**Passage to read:**
■ ■ ■ ■ ■ ■ ■
UNDER THE PATRONAGE OF
HIS HIGHNESS SAYyiD FAISAL BIN ALI AL SAID


wipo international forum on “intellectual property
and traditional knowledge: our identity, our future”

organized by
the World Intellectual Property Organization (WIPO)

in cooperation with
the Government of the Sultanate of Oman

Muscat, January 21 and 22, 2002

BASIC NOTIONS OF COPYRIGHT AND RELATED RIGHTS

Document prepared by the International Bureau of WIPO

I. BASIC NOTIONS OF COPYRIGHT

A. Introduction

NASCUNTUR AB HUMANO INGENIO OMNIA ARTIS INVENTORUMQUE OPERA * QUAE OPERA DIGNAM HOMINIBUS VITAM SAEPIUNT * REIPUBLICAE STUDIO PERSPICIENDUM EST ARTES INVENTAQUE TUTARI

"HUMAN GENIUS IS THE SOURCE OF ALL WORKS OF ART AND INVENTION * THESE WORKS ARE THE GUARANTEE OF A LIFE WORTHY OF MEN *IT IS THE DUTY OF THE STATE TO ENSURE WITH DILIGENCE THE PROTECTION OF THE ARTS AND INVENTIONS"

The inscription on the cupola in the entrance hall of the headquarters of the World Intellectual Property Organization (WIPO) in Geneva was written by its former Director General, Dr.Arpad Bogsch. These words underline the cultural, social and economic importance of effective protection of intellectual property.

The purpose of this presentation is to explain the fundamentals of copyright law and practice.

Copyright legislation is part of the body of law known as "intellectual property," which protects the interests of creators by giving them property rights over their creations. These rights of property are recognized under the laws of most countries in order to stimulate human intellectual creativity, to make the fruits of such creativity available to the public, and to ensure that international trade in goods and services protected by intellectual property rights is allowed to flourish on the basis of a smoothly functioning system of harmonized national laws.

In countries with Latin-based languages, the expression "intellectual property" referred only to copyright. In the international sphere, however, the expression referred to both industrial property and copyright, reflecting the evolution of the two international unions created at the end of 19th century to protect both types of intellectual property: the Paris Union created by the Paris Convention for the Protection of Industrial Property of 1883 and the Berne Union, established under the Berne Convention for the Protection of Literary and Artistic Works of 1886. Under each Convention, a secretariat called the "International Bureau" was created for purposes of administration, and the two secretariats were combined in 1893. The resulting combined secretariat was known under various names, the last of which was "United International Bureaux for the Protection of Intellectual Property," known under its French acronym BIRPI, which became what is now WIPO.

Today, the expression "intellectual property" is used even more broadly, to refer to all creations of the human mind. Article 2 (viii) of the Convention Establishing the World Intellectual Property Organization does not define intellectual property as such, but gives the following list of the subject matter protected by intellectual property rights: literary, artistic and scientific works; performances of performing artists, phonograms, and broadcasts; inventions in all fields of human endeavor; scientific discoveries; industrial designs; trademarks, service marks, and commercial names and designations; protection against unfair competition; and "all other rights resulting from intellectual activity in the industrial, scientific, literary or artistic fields."

The most direct source of protection for intellectual property is national laws. Other sources include legal instruments of regional bodies composed of groups of countries (such as the directives of the European Union), bilateral and plurilateral agreements among countries which contain provisions on intellectual property (such as the North American Free Trade Agreement), and multilateral agreements, such as the Berne Convention and the recent Agreement on the Trade Related Aspects of Intellectual Property Rights (the TRIPS Agreement), concluded under the Uruguay Round of negotiations under the former GATT (now the World Trade Organization).
■ ■ ■ ■ ■ ■ ■
**Data block:**

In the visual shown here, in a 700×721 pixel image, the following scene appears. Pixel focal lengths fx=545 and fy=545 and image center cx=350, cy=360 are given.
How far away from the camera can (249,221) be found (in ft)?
■ ■ ■ ■ ■ ■ ■
**List of tasks:**
**a.** In the text on basic notions of copyright, in what year were the two secretariats of the Paris and Berne Conventions combined?
**b.** Carry on the text on basic notions of copyright from the point where it stops.

**Answers by task:**
**a.** In 1893.

**b.**
1. "Property"

In order to gain a fuller understanding of the term "intellectual property," it may be useful to approach it in terms of the notion of "property" in general. The most important feature of property is that the owner of the property may use it as he wishes; nobody else can lawfully use his property without his authorization. The property owner may be a human being or a legal entity, such as a corporation.

Roughly speaking, there are three types of property. One is property consisting of movable things, such as a wristwatch, a car, or furniture in a home. In some legal systems, this is known as "movable property." No one except the owner of the wristwatch, the car or the furniture can use these items of property. This legal right is referred to as "exclusive," because the owner has the "exclusive" right to use his property. Naturally, the proprietor may authorize others to use the property, but without such authorization, use by others is illegal.

The second type of property is immovable property, or as it is sometimes known, real property. Land and things permanently fixed on it, such as houses, are immovable property, because they cannot be lifted or moved.

The third type of property is intellectual property, which protects the creations of the human mind, the human intellect. This is why this kind of property is called "intellectual" property.

2. "Intellectual" Property

As noted above, intellectual property has been divided into two branches, namely "industrial" property, which protects inventions, and "copyright," which protects literary and artistic works as well as creations in the field of so-called "neighboring rights." While other types of intellectual property also exist, for present purposes it is helpful to explore the distinction between industrial property and copyright in terms of the basic difference between inventions and literary and artistic works.

Inventions may be defined (in a non-legal sense) as new solutions to technical problems. These new solutions are ideas, and are protected as such; protection of inventions under patent law does not require that the invention be represented in a physical embodiment. Protection accorded to inventors is, therefore, protection against any use of the invention without the authorization of the owner. Even a person who later makes the same invention independently, without copying or even being aware of the first inventor's work, must obtain authorization before he can exploit it.

Literary and artistic works include books, music, works of the fine arts such as paintings and sculptures, and technology-based works such as computer programs and electronic data bases. Unlike protection of inventions, copyright law protects only the form of expression of ideas, not the ideas themselves. The creativity protected by copyright law is creativity in the choice and arrangement of words, musical notes, colors and shapes. Copyright law protects the owner of property rights in literary and artistic works against those who "copy" or otherwise take and use the form in which the original work was expressed by the author.

From this basic difference between inventions and literary and artistic works, it follows that the legal protection provided to each also differs. Since protection for inventions gives a monopoly right in the exploitation of an idea, such protection is short in duration--usually about 20 years. The fact that the invention is protected must also be made known to the public--there must be an official notification that a specific, fully described invention is the property, for a fixed number of years, of a specific owner; in other words, the protected invention must be disclosed in an official register, open to the public, and the owner must ensure that his invention appears in the register.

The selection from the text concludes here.